De la Salle, LSO, Luisi, Barbican | reviews, news & interviews
De la Salle, LSO, Luisi, Barbican
De la Salle, LSO, Luisi, Barbican
Conductor from the New York Met makes LSO debut with Bruckner 8
It is not often we hear Bruckner’s colossal Eighth Symphony in its longer and far quirkier original version (1887 ed. Nowak) and when we do hear it in either of its two incarnations it invariably stands alone. That Fabio Luisi chose it for his debut with the London Symphony Orchestra was in itself more than a little revealing and the fact that he added Mozart’s 23rd Piano Concerto as an apéritif seemed to suggest that he had something to say about Bruckner’s uneasy quest for the kind of classical perfection that Mozart took for granted.
The young French pianist Lise de la Salle (pictured below) initially seemed over-anxious to scintillate, pushing the tempo of the first movement as if the faster she drove it the brighter it would sparkle. Her passage work, though skillful, felt breathless, ungracious, precarious.

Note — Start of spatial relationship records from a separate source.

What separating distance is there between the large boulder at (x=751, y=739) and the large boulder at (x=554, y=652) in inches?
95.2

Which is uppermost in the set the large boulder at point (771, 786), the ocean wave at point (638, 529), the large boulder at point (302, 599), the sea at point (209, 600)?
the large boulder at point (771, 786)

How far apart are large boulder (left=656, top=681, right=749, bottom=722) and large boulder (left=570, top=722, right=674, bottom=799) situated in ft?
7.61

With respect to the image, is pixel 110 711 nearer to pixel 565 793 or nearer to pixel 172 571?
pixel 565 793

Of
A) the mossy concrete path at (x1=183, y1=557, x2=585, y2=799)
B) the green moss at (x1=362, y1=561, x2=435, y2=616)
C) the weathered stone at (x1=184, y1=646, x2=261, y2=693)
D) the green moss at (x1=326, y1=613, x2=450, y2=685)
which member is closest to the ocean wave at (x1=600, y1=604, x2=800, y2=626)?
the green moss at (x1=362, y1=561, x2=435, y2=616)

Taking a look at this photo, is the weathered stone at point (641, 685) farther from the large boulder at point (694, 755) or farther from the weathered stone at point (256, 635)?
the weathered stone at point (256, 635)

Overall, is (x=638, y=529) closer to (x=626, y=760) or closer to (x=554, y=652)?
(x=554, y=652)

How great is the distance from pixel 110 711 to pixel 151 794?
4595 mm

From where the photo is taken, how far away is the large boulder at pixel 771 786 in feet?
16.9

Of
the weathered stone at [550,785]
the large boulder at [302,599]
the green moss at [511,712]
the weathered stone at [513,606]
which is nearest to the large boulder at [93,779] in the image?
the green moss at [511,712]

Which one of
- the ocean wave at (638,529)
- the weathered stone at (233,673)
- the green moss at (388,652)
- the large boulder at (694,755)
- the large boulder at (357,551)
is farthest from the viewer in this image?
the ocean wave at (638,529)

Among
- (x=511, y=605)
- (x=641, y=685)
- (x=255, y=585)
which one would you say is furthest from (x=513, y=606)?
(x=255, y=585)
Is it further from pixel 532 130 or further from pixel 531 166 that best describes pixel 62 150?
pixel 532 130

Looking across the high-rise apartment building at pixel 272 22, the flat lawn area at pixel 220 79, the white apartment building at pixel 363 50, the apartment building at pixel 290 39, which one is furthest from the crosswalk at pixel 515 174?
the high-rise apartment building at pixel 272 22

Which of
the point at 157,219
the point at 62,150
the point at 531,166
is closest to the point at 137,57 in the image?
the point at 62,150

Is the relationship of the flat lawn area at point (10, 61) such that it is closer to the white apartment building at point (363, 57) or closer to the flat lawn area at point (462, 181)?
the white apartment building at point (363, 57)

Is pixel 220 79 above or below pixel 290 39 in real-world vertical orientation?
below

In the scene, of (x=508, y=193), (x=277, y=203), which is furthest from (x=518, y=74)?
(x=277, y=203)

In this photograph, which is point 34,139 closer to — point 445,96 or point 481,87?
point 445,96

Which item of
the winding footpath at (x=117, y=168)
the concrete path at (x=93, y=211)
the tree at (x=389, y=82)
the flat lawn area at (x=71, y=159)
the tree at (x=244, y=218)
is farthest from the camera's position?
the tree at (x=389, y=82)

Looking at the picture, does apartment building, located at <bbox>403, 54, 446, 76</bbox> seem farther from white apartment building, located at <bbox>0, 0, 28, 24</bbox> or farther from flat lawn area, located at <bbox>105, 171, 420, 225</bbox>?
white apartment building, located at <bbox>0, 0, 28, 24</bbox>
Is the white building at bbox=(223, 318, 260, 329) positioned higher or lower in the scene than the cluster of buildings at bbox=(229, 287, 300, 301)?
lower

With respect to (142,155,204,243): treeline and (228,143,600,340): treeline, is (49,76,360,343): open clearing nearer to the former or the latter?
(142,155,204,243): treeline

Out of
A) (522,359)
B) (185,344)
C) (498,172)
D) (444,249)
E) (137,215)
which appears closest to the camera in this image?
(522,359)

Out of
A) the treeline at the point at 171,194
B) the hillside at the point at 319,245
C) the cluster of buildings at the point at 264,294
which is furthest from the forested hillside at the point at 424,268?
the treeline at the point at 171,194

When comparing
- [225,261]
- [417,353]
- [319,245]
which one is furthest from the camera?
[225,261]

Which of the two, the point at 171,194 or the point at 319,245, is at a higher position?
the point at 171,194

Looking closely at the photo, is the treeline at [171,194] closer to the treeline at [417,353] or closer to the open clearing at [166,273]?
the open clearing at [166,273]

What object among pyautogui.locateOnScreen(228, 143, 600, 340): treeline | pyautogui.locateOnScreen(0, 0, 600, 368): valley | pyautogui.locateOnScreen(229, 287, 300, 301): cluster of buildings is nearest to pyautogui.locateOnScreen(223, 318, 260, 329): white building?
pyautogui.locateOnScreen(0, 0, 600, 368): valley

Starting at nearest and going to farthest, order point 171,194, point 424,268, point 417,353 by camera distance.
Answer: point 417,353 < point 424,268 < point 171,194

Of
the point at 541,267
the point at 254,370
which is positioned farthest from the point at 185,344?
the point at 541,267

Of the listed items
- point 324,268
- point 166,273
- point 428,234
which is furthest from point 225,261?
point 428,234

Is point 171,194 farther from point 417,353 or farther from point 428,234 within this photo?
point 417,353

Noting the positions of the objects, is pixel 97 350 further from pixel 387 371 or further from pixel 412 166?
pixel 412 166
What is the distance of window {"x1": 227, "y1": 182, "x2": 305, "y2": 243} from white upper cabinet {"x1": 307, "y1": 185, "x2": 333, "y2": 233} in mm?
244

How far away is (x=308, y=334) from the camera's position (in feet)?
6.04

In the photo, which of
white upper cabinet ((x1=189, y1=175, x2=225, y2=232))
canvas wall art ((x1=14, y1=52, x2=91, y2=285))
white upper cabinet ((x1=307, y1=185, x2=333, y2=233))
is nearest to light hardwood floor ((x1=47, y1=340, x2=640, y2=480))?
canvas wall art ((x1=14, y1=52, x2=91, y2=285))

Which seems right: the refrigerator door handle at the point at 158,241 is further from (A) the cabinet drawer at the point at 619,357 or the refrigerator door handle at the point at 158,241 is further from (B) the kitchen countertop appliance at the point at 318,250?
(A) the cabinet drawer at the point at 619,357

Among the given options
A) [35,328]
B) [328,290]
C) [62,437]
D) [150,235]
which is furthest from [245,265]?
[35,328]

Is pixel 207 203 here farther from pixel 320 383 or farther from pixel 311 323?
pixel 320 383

The arrival of the second subject had none of that heart-easing quality which suggests the arrival of an old friend and lovely though the playing of the LSO was there might have been more sense of togetherness (literally and metaphorically) had she allowed herself more room to savour their union. The slow movement was too knowingly weighted - real simplicity still eludes her - though here at least there was the breathing space to arrive in perfect accord with her colleagues on at least one consonant chord. Everybody enjoyed the finale, including me.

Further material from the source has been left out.